Santé, solitude, manque, mais aussi doutes :

Il s’agit aussi de cette matinée froide, 4 jours plus tôt. Perdus entre Shilin et Mile. La brume recouvre cet étrange paysage de forêts de pierre et d’arbres squelettiques. Le lent brouillard masque ce désert vide d’âmes. La seule ville que loin croise est peuplée d’immenses immeubles vides et d’autoroutes à l’abandon. Echafaudages géants abandonnés et autoroute terminée par un muret transformé en un parking de fortune. Nos doigts glacés attendent que le soleil perce enfin l’obscurité. Mais rien n’y fait. Seuls s’offrent à notre vue les 20 mètres qui nous séparent de cette barrière brumeuse invisible ; Ciel d’éclipse, loin de chez nous, loin de nos repère, le coeur est au bord des lèvres.

Caroline est loin devant.
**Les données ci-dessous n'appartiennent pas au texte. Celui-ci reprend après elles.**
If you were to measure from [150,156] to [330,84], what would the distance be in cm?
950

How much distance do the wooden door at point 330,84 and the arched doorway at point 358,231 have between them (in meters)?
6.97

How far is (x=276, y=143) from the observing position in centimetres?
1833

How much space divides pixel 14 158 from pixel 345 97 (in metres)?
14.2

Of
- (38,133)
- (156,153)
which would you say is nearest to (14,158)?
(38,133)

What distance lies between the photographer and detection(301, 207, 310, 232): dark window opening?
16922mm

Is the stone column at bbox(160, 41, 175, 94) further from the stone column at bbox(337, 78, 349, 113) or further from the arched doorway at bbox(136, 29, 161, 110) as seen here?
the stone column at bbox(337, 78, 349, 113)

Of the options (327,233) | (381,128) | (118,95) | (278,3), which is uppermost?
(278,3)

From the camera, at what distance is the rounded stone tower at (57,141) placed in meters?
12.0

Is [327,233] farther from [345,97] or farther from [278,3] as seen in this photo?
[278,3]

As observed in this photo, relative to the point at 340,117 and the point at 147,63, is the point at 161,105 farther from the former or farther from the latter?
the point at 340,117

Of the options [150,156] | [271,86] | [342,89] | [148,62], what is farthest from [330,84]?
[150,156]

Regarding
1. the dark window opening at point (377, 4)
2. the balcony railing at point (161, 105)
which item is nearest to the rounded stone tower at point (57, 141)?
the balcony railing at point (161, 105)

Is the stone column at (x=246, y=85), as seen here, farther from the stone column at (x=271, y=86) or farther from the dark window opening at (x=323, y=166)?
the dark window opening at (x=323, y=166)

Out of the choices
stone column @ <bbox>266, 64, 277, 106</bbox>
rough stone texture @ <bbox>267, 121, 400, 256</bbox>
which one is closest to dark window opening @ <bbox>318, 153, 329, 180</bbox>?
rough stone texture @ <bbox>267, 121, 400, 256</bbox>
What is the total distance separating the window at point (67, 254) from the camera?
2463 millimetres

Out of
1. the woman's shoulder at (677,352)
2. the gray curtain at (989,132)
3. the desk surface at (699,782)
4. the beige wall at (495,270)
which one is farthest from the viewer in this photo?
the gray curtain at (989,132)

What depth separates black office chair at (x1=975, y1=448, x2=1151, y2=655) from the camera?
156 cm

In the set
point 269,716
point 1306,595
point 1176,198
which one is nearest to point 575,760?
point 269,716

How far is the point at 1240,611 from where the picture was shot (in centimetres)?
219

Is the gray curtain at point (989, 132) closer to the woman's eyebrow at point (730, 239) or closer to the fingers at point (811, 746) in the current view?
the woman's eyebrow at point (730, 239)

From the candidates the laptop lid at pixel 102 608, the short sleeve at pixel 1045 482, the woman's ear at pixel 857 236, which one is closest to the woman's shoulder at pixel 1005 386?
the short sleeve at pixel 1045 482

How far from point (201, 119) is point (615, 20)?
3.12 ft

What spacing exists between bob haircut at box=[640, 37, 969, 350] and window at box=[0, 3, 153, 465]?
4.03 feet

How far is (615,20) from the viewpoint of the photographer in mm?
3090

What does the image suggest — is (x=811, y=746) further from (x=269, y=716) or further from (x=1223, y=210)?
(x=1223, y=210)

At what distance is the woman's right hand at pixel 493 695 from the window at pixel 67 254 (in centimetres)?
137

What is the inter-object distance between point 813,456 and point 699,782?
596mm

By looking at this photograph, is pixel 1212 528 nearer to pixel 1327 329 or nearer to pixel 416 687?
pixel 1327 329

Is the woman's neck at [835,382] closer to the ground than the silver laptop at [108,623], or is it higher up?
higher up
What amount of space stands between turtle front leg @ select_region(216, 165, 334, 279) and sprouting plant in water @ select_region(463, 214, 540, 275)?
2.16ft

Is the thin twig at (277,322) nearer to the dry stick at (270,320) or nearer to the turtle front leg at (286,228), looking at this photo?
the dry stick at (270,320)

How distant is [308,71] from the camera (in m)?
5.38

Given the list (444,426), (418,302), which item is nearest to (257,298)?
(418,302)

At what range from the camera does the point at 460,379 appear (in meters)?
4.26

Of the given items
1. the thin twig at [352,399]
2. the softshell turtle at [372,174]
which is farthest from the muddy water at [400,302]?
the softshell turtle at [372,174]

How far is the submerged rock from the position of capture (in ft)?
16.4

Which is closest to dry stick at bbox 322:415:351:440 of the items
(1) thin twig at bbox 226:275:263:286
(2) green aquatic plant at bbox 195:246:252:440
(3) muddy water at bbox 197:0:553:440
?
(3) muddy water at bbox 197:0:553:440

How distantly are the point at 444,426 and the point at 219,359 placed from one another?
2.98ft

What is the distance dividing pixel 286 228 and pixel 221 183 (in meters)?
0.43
Il fait froid et elle ne se retourne pas, elle aussi, elle lutte.

Il fait froid, et pourtant, je transpire.

Par oubli, je n’ai pas vérifié l’état des roulements lors de la révision générale au Népal. Erreur car les billes ont souffert et mon vélo peine de plus en plus. Je n’arrive bientôt plus à avancer. Je suis réduit à pousser, même dans les quelques descentes que daignent nous accorder ces limbes du voyage. Las, fatigué, je sais que je ne peux rien faire pour réparer, pas ici, pas avec mon maigre outillage. Mais, je ne peux accepter l’inaction alors je tente quand même une ultime réparation au bord de cette route mais rien n’est faisable ici. Je n’y arrive pas. Et mes doigts gelés tentent tout, mais rien ne se passe. Alors j’hurle au désespoir. De toute mes forces. 2 fois. Je cris dans ce brouillard qui avale ma rage comme il avale notre chaleur vitale depuis le départ. Caroline, me regarde, longuement, un regard de condamné. Aucun mot n’est dit. Nous effectueront la suite des 50 km qui nous séparent de notre destination dans le silence et la réflexion. Entre obstination et abnégation.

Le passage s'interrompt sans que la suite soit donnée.